• _The task_: Copy word for word the part of the items that opens with the line containing "Given the list" and runs through the end of the items, including both the first and the last line.

━━━━━━

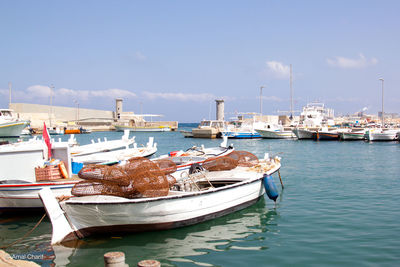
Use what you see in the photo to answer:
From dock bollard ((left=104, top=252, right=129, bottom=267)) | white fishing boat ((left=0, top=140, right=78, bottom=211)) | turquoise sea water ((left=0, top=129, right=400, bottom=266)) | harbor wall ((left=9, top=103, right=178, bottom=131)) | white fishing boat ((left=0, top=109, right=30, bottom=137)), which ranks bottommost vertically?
turquoise sea water ((left=0, top=129, right=400, bottom=266))

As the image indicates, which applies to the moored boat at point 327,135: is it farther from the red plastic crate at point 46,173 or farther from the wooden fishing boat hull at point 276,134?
the red plastic crate at point 46,173

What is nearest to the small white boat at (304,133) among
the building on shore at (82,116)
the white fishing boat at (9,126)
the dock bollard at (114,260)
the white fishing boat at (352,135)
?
the white fishing boat at (352,135)

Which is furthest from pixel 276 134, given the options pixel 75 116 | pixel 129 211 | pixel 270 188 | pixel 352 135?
pixel 75 116

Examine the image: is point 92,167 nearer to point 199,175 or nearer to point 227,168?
point 199,175

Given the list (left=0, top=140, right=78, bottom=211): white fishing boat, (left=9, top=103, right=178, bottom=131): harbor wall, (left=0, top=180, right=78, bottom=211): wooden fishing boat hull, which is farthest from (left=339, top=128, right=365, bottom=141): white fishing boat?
(left=9, top=103, right=178, bottom=131): harbor wall

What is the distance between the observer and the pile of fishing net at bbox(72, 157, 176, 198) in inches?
374

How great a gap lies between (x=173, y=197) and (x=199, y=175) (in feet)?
11.1

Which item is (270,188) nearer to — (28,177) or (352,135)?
(28,177)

━━━━━━

• _Solution for this task_:
Given the list (left=0, top=140, right=78, bottom=211): white fishing boat, (left=9, top=103, right=178, bottom=131): harbor wall, (left=0, top=180, right=78, bottom=211): wooden fishing boat hull, which is farthest from (left=339, top=128, right=365, bottom=141): white fishing boat?
(left=9, top=103, right=178, bottom=131): harbor wall

What is the distance between the observer and the pile of fishing net at bbox(72, 157, 176, 198) in inches?
374

How great a gap lies between (x=173, y=197) and (x=199, y=175) (in feet)?
11.1

Which item is (270,188) nearer to — (28,177) or (352,135)?
(28,177)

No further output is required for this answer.